Silence
by Madaboutthementalist
Summary: Teresa Lisbon as she might be a number of years in the future.


FF_1939453_

Spoilers: The Season 1 finale; there's a flashback to a climactic scene. It helps if you've seen the finale before you read this, but I don't think it's necessary.

Disclaimer: If I owned "The Mentalist," I wouldn't be searching on eBay for a Bruno Heller figurine to add to the Mentalist shrine I've set up in my living room.

Acknowledgements: To SpaceAnJL and Fiveroses, who kindly reviewed and commented, and to my girlfriend, who went over the prose with a fine-toothed comb.

Silence

"Lisbon!"

The tone is urgent. She moves to answer it, walking with deliberate haste from the family room where she's been standing, through the hallway, up a flight of stairs to the next floor.

"Lisbon!"

She looks into one bedroom. No one's there. Another. The same. Where the hell _is_ he?

"Lisbon!"

She's beginning to realize that something is not right. Room succeeds empty room, but the voice sounded close.

She inhales, opens her mouth to call—

—cries out as someone puts a hand on her shoulder.

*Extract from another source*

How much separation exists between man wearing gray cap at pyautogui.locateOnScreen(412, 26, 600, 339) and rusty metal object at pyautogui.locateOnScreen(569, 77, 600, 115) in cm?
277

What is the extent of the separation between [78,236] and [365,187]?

She sits bolt upright, eyes wide, staring into darkness in a moment of disorientation before she realizes where she is. Strange silhouettes resolve into familiar objects: mirror, dresser, footboard of a bed. Her bed.

"Teresa, what's wrong?"

A comforting arm encircles her shoulders, pulls her back down to the mattress.

"Nightmare?"

She blinks, takes a shaky breath. Looks into her husband's dark, kind eyes, full of concern.

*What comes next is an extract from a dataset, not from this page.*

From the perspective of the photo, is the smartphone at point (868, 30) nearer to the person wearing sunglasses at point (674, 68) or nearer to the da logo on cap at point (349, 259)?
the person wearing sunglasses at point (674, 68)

"Just a dream. Someone was calling my name, and I couldn't find them, no matter how hard I looked."

He's used to this; it isn't the first time she's woken in the night. He's grown to accept it, to avoid asking questions she doesn't want to answer. He knows her family history, her career in law enforcement, the loss of mother and father, and later friends and colleagues, to accidents, violence, suicide. It's surprising she sleeps as well as she does.

There's a creak in the hallway and the bedroom door opens.

"Mom, are you okay?"

All she can make out in the dim light from the window is the shadowy outline of a bathrobed figure, but she sees her daughter's face, her frown-wrinkled forehead, as if in daylight, knows it from years of watching, marvelling at the younger, darker reflection of her own face, her own expressions.

"I'm fine. I just had a bad dream. I'm going back to sleep now, and you should too."

"All right, but try not to play alarm clock on me again, okay? At least not tonight."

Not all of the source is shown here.